After the index is created, run the following command to find the index:
DB. system. Indexes. Find ()
{"_ Id": objectid ("4d2205c4051f853d46447e95"), "ns": "Green. Users ",
"Key": {"addresses.zip": 1}, "name": "Zip", "V": 0}
To delete a created index, run the following command:
Use green
DB. runcommand ({deleteindexes: "users", index: "Zip "})
Index creation command
In fact, there is a more convenient command to create an index, that is, ensureindex. For example, if we create a joint index for the Open and Close fields, we can use the following command:
DB. Values. ensureindex ({open: 1, close: 1 })
This command will trigger two indexing processes. One is to sort the corresponding fields, because the indexes are organized by the B + tree and the tree needs to be built, sorting data improves the efficiency of inserting B + trees (the efficiency of the second process). In the log, you can see the output similar to the following:
Tue Jan 4 09:58:17 [conn1] building new index on {open: 1.0, close: 1.0} For stocks. Values
1000000/4308303 23%
2000000/4308303 46%
3000000/4308303 69%
4000000/4308303 92%
Tue Jan 4 09:59:13 [conn1] external sort used: 5 files in 55 secs
The second process is to insert sorted data into the index structure to form available indexes:
1200300/4308303 27%
2227900/4308303 51%
2837100/4308303 65%
3278100/4308303 76%
3783300/4308303 87%
4075500/4308303 94%
Tue Jan 4 10:00:16 [conn1] done building bottom layer, going to commit
Tue Jan 4 10:00:16 [conn1] Done For 4308303 records 118.942 secs
Tue Jan 4 10:00:16 [conn1] Insert stocks. system. Indexes 118942 Ms
In addition to log output, you can also run the currentop command on the terminal to obtain information about the current operation thread, as shown in the following example:
> DB. currentop ()
{
"Inprog ":[
{
"Opid": 58,
"Active": True,
"Locktype": "write ",
"Waitingforlock": false,
"Secs_running": 55,
"Op": "insert ",
"Ns": "stocks. system. Indexes ",
"Query ":{
},
"Client": "127.0.0.1: 53421 ",
"DESC": "conn ",
"MSG": "index: (1/3) External sort 3999999/4308303 92%"
}
]
}
The last part is an index building process. Currently, the sorting process is being executed, and the process is up to 92%.
Create an index in the background
Creating an index adds a write lock to the database. If a dataset is large, the online read/write operations on the database are suspended until the index is created.
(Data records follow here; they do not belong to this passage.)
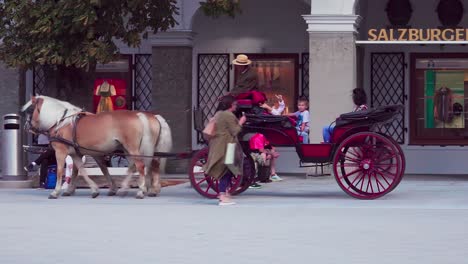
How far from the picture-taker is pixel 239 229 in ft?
42.9

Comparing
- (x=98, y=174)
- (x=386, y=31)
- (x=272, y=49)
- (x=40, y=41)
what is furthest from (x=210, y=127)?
(x=272, y=49)

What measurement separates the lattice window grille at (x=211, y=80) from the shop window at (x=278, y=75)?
0.67 m

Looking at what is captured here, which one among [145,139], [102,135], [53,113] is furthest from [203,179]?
[53,113]

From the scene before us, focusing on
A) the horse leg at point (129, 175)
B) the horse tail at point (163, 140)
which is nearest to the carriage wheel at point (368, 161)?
the horse tail at point (163, 140)

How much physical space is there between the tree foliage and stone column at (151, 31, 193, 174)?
11.9ft

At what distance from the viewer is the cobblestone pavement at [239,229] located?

This affects the normal service of the database. we can add the background: true option when creating the index to let the creation work be executed in the background. At this time, the index creation still requires a write lock, however, this write lock is not directly exclusive to index creation, but will be paused to give way to other read/write operations, without causing serious performance impact. Specific Method:
DB. Values. ensureindex ({open: 1, close: 1}, {Background: true })
Create an index offline
In any case, the creation of indexes puts a certain amount of pressure on the database, thus affecting online services. If you want to create an index without affecting online services at all, you can remove the nodes in replica sets from the cluster and add the corresponding indexes to the node, after the index is added, add it to the replica sets. This requires only one condition, that is, the index creation time cannot be longer than the time that oplog can save logs. Otherwise, after the creation, the node will no longer be able to catch up with primary after it is launched, resync will be performed.
Index backup
We know that both mongodump and mongoexport are used to back up data and cannot back up indexes. During restoration, we still need to wait for a long process of index creation. Therefore, if you want to include indexes during backup, you 'd better back up data files.
Index compression
After using indexes for a period of time, operations such as adding, deleting, modifying, and so on will become loose. In this way, we can use the reindex command to re-organize indexes, makes the index space less occupied.